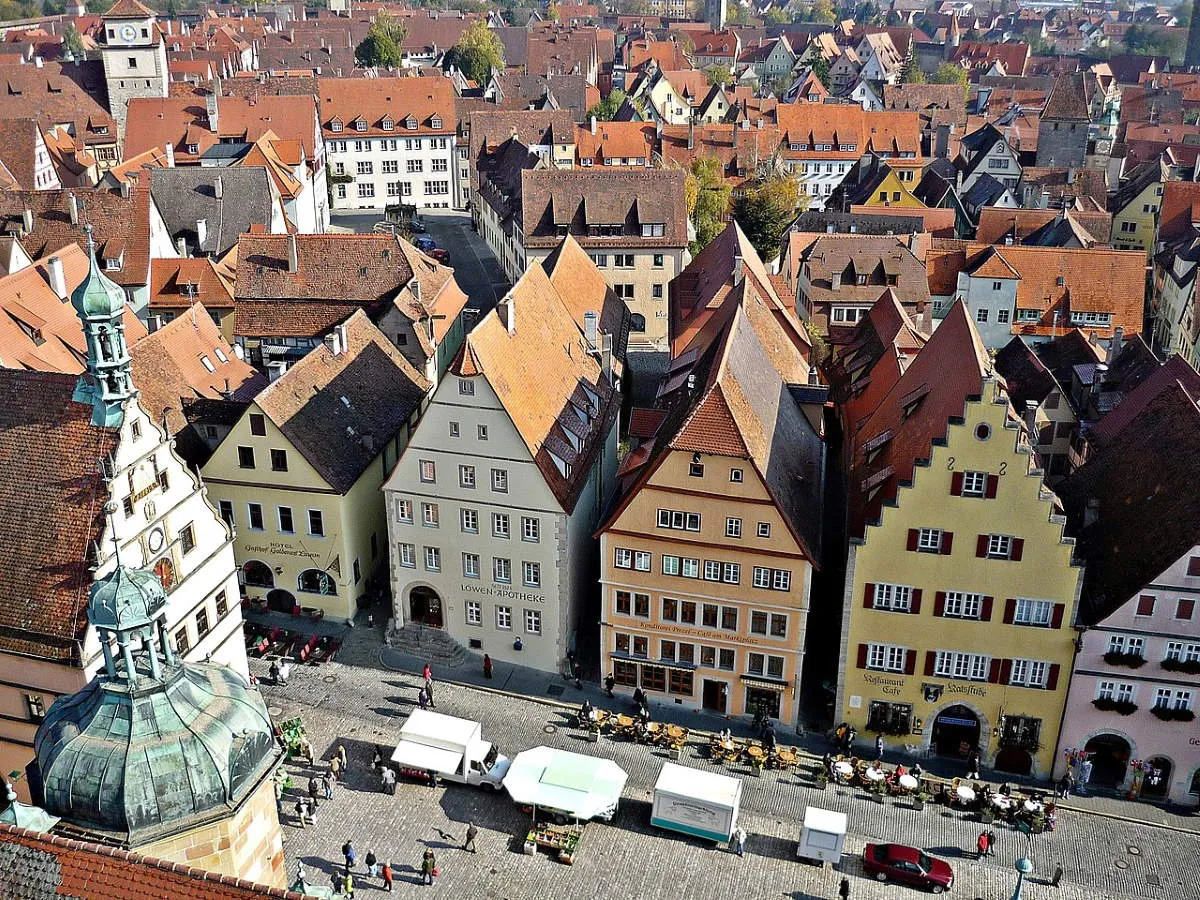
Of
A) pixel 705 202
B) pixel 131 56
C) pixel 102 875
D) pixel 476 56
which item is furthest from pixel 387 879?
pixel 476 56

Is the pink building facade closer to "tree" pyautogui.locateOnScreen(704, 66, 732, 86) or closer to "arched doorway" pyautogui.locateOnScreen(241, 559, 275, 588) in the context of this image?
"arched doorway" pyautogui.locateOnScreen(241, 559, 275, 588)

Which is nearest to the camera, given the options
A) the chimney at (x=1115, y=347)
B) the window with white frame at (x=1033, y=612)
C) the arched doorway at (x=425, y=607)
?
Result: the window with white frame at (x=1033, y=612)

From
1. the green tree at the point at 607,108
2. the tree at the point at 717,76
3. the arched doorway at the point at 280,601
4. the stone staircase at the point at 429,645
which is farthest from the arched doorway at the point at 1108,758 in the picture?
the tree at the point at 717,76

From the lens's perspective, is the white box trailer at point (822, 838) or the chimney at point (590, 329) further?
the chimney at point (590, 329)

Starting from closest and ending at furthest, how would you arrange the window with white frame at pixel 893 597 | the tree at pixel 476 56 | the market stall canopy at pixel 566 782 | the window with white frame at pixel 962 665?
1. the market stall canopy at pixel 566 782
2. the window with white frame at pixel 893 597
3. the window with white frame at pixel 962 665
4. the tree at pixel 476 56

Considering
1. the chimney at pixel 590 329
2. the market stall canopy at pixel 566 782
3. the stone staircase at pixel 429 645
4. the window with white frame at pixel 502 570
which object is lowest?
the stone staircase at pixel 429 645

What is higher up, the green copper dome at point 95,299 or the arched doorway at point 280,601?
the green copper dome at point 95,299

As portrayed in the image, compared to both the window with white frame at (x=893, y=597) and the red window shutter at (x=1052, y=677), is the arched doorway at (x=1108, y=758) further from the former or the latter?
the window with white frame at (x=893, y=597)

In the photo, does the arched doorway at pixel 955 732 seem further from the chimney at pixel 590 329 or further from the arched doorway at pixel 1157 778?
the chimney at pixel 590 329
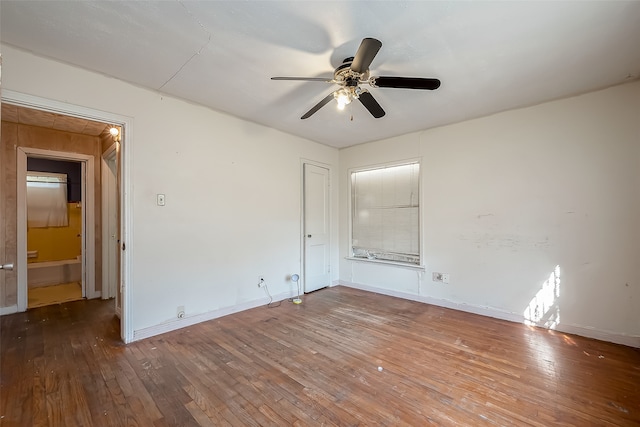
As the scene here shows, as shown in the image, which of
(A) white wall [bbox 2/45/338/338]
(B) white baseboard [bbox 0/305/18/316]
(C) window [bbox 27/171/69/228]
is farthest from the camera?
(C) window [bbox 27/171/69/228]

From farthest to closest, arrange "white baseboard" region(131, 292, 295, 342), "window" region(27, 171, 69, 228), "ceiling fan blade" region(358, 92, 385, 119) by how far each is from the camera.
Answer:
--- --- ---
> [TASK DESCRIPTION]:
Copy every line of the listing exactly, leaving out the pictures.

> [THE ANSWER]:
Of
A) pixel 705 202
B) pixel 131 56
C) pixel 102 875
D) pixel 476 56
which item is furthest from pixel 387 879?
pixel 476 56

Is the pink building facade closer to "tree" pyautogui.locateOnScreen(704, 66, 732, 86) or closer to "arched doorway" pyautogui.locateOnScreen(241, 559, 275, 588) in the context of this image?
"arched doorway" pyautogui.locateOnScreen(241, 559, 275, 588)

Which is nearest to the camera, given the options
A) the chimney at (x=1115, y=347)
B) the window with white frame at (x=1033, y=612)
C) the arched doorway at (x=425, y=607)
?
Result: the window with white frame at (x=1033, y=612)

From
1. the green tree at the point at 607,108
2. the tree at the point at 717,76
3. the arched doorway at the point at 280,601
4. the stone staircase at the point at 429,645
which is farthest from the arched doorway at the point at 1108,758 in the picture?
the tree at the point at 717,76

From the lens's perspective, is the white box trailer at point (822, 838) or the chimney at point (590, 329) further?
the chimney at point (590, 329)

Starting from closest and ending at furthest, how would you arrange the window with white frame at pixel 893 597 | the tree at pixel 476 56 | the market stall canopy at pixel 566 782 | the window with white frame at pixel 962 665?
1. the market stall canopy at pixel 566 782
2. the window with white frame at pixel 893 597
3. the window with white frame at pixel 962 665
4. the tree at pixel 476 56

Considering
1. the chimney at pixel 590 329
2. the market stall canopy at pixel 566 782
3. the stone staircase at pixel 429 645
4. the window with white frame at pixel 502 570
which object is lowest?
the stone staircase at pixel 429 645

What is higher up, the green copper dome at point 95,299 or the arched doorway at point 280,601?
the green copper dome at point 95,299

As portrayed in the image, compared to both the window with white frame at (x=893, y=597) and the red window shutter at (x=1052, y=677), is the arched doorway at (x=1108, y=758) further from the former or the latter?
the window with white frame at (x=893, y=597)

In the photo, does the arched doorway at pixel 955 732 seem further from the chimney at pixel 590 329 or further from the arched doorway at pixel 1157 778?
the chimney at pixel 590 329
As the scene here shows, as shown in the image, which of
(A) white wall [bbox 2/45/338/338]
(B) white baseboard [bbox 0/305/18/316]
(C) window [bbox 27/171/69/228]
is farthest from the camera?
(C) window [bbox 27/171/69/228]

From farthest to closest, arrange "white baseboard" region(131, 292, 295, 342), "window" region(27, 171, 69, 228), "ceiling fan blade" region(358, 92, 385, 119) by how far each is from the camera.
Answer:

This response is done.